**Text der Seite:**

Ohne das Hintergrundbild ist es überhaupt kein Problem, die Größe zu verstellen. 
Ich habe es auch schon mit einem ImageButton versucht, aber der hat mir setWidth/setHeight nicht einmal angeboten.

Morgen schaue ich mal wie das ganze mit ImageView aussieht, aber ich kann mir eigentlich nicht vorstellen, dass das der richtige Weg ist oder? Ich meine, warum sollte ich - falls überhaupt möglich -  das Ganze per ImageView realisieren, wenn es (Images)Buttons gibt? 

Ich finde zwar zahlreiche Themen im Internet dazu, aber meistens haben die Ersteller xml-Code. Hatte jemand vielleicht von euch schon das Problem? Ich wäre um jeden Rat sehr dankbar... 

Gudde Nacht


----------



## dzim (21. Mai 2014)

Ich mache eigentlich auch nichts mehr direkt per Code. Und wenn, dann lege ich mir kleinere Layouts an, die ich per Inflater lade. Ich versuche eigentlich immer, alles per XML zu erledigen.

Ich verstehe das Problem tatsächlich noch nicht ganz, habe bei mir aber auch herunterskalierte ImageViews für einen aktuellen kleineren Auftrag. Dort mache ich es so:
[XML]
            <ImageView
                android:id="@+id/fragment_info_smiley"
                android:layout_width="150dp"
                android:layout_height="150dp"
                android:layout_gravity="center_vertical"
                android:contentDescription="@string/fragment_info_smileyContentDescr"

**Zu erledigen:**
• a. Womit lädt dzim laut dem Forenthread die kleineren Layouts, die er sich anlegt?
• b. Gib aus dem Forenthread den Abschnitt von „Gudde Nacht“ bis einschließlich „XML zu erledigen.“ wortgetreu wieder.

**Vorliegende Angaben:**
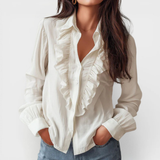 Anna white ruffled reversible blouse, front view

**Lösungen je Aufgabe:**
• a. Per Inflater.

• b.
Gudde Nacht


----------



## dzim (21. Mai 2014)

Ich mache eigentlich auch nichts mehr direkt per Code. Und wenn, dann lege ich mir kleinere Layouts an, die ich per Inflater lade. Ich versuche eigentlich immer, alles per XML zu erledigen.